I will go through all these ideas as I unfold my own reading, but I have also made a few modifications to Ben-Dov’s system.  First, the sequence in which the cards are drawn is not necessarily the sequence in which they are read: though I read most open spreads from left to right, I sometimes encounter spreads in which it makes more sense to read from right to left or even from center outward; these situations are rare, but it is important to remain adaptable and allow the images to guide us through whatever currents they will.  In some ways this makes everything easier, but in other ways, it can make things even more confusing.  Second, I allow for the possibility (and probability) that my three-card spread can develop into something much more complex.  I begin with three cards, but sometimes I require more information, and I feel like the narrative is not complete, so I must add to it (and here I am approaching what Jodorowsky learned to get away from early in his work with the Tarot, but I trust myself to feel my way through, wherever that feeling leads me).  Each successive card not only guides me forward in the journey, but often also forces me to reevaluate the path I have already traveled.

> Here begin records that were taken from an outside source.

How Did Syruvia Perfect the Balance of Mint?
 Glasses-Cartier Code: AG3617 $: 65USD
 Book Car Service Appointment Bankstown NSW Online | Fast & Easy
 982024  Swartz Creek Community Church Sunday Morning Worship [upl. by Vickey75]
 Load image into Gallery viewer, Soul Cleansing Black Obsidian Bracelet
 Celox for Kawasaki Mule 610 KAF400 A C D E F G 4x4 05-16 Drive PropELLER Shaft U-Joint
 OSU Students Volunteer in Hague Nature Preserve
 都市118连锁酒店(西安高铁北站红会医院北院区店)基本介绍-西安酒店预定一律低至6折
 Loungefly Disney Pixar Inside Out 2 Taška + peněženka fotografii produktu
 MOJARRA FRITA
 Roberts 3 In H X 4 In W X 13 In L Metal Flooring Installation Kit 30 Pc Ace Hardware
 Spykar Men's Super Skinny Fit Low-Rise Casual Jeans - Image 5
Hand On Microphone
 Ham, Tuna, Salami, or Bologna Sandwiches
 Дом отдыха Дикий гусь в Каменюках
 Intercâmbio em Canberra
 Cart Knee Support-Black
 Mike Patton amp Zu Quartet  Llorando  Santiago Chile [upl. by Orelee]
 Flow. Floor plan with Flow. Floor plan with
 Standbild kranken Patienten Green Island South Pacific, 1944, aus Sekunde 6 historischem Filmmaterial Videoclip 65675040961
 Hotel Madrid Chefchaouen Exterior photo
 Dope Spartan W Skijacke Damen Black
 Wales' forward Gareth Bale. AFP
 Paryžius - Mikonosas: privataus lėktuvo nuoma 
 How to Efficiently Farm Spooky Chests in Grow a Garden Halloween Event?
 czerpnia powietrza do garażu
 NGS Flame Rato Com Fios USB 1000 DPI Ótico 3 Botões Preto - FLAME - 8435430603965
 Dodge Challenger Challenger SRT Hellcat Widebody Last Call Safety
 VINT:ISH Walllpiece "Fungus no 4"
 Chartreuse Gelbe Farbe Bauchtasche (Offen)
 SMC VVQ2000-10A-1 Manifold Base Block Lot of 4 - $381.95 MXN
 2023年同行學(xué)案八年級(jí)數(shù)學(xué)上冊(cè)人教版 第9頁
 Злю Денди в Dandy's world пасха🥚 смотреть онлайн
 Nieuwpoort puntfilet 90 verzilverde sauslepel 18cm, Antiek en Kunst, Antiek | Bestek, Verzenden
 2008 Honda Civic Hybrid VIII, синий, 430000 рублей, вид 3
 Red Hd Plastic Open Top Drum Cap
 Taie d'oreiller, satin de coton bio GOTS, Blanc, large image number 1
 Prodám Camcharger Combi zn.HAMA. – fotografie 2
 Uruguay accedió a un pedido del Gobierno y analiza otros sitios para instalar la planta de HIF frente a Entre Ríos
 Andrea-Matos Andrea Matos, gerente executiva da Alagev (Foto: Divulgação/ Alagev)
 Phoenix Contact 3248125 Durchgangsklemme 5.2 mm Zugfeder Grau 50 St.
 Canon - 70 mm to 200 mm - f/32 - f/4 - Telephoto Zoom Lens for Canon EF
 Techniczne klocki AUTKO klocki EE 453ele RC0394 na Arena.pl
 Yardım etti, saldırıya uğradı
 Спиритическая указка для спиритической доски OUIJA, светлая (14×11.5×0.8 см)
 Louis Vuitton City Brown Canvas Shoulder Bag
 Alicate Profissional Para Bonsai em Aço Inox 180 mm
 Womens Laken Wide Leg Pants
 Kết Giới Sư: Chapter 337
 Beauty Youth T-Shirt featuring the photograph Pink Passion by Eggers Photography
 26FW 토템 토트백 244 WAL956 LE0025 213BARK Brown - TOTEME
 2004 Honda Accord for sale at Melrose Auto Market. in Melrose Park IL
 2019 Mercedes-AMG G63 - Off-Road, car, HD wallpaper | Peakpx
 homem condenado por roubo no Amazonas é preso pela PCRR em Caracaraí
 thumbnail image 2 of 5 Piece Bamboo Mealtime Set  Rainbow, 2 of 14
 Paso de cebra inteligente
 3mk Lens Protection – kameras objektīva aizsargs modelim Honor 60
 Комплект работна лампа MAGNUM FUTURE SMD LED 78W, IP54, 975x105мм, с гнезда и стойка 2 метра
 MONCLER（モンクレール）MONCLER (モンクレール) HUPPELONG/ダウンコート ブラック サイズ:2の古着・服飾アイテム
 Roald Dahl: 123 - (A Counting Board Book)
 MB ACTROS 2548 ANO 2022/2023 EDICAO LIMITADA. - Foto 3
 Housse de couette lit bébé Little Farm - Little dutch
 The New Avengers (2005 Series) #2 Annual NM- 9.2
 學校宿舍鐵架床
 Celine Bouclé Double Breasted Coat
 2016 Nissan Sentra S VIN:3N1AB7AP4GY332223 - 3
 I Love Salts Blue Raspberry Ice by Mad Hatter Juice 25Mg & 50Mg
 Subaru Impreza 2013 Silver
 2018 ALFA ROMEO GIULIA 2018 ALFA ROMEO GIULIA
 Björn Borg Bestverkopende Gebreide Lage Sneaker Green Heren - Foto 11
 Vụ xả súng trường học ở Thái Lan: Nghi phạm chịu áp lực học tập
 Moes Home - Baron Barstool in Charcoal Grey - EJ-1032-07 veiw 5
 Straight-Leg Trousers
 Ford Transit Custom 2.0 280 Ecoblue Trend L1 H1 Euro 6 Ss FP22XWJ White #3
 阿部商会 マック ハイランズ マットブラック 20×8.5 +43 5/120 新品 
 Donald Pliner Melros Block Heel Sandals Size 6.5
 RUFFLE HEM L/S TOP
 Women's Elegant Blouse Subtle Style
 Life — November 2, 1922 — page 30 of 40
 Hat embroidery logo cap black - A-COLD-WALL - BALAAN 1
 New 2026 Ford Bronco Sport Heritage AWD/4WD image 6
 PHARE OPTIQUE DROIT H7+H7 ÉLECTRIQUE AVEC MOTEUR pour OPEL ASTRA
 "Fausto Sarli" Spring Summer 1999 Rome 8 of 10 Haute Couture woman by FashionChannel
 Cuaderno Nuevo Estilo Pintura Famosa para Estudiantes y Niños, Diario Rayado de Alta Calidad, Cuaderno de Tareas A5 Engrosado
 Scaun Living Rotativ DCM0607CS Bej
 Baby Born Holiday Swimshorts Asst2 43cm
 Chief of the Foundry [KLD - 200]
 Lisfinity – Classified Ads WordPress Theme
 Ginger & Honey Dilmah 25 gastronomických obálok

This is not really so outlandish as it may initially sound: frequently I have found in my life that new experiences have obligated me to reinterpret past events or reexamine beliefs I had once thought indisputable.  The open journey demands I engage with my query through however many evolving articulations it may pass.  It also compels me to be unceasingly flexible in my approach, for no two journeys are the same, and each confronts me with a variety of challenges that force me to choose opposing courses.  Thus, I continually remind myself of the admonition, “a foolish consistency is the hobgoblin of little minds.” [3]   So when I begin, I have no idea how large the spread may grow, and I must also be prepared for the path to veer off unexpectedly, requiring me to gather all the cards for a reshuffling in order to draw a branching spread.  But I must commit myself to the path until I feel it has reached its conclusion.


[1]       The phraseology, which I will reference throughout this post, comes from the Wikipedia article: “The scientific method is an empirical method of acquiring knowledge that has characterized the development of science since at least the 17th century. It involves careful observation, applying rigorous skepticism about what is observed.”

[2]         Ben-Dov, Yoav.  Tarot: The Open Reading.  CreateSpace, 2011, 2013.

Tarot: The Open Reading, has since been reissued as The Marseille Tarot Revealed: A Complete Guide to Symbolism, Meaning & Methods.  Whether it was updated with new material or merely underwent a title change, I cannot say, as I did not purchase the reissue.  I also use the Conver Ben-Dov deck (CBD) as my default deck in all my posts unless otherwise indicated.

[3]       Emerson, Ralph Waldo, “Self-Reliance” (1841).  Unfortunately, Emerson’s original phrasing does not seem to be so well-known as the misquote, “consistency is the hobgoblin of little minds,” which actually makes very little sense and tends to be trotted out as a pretentious grenade to end an argument that did not come to a satisfactory conclusion.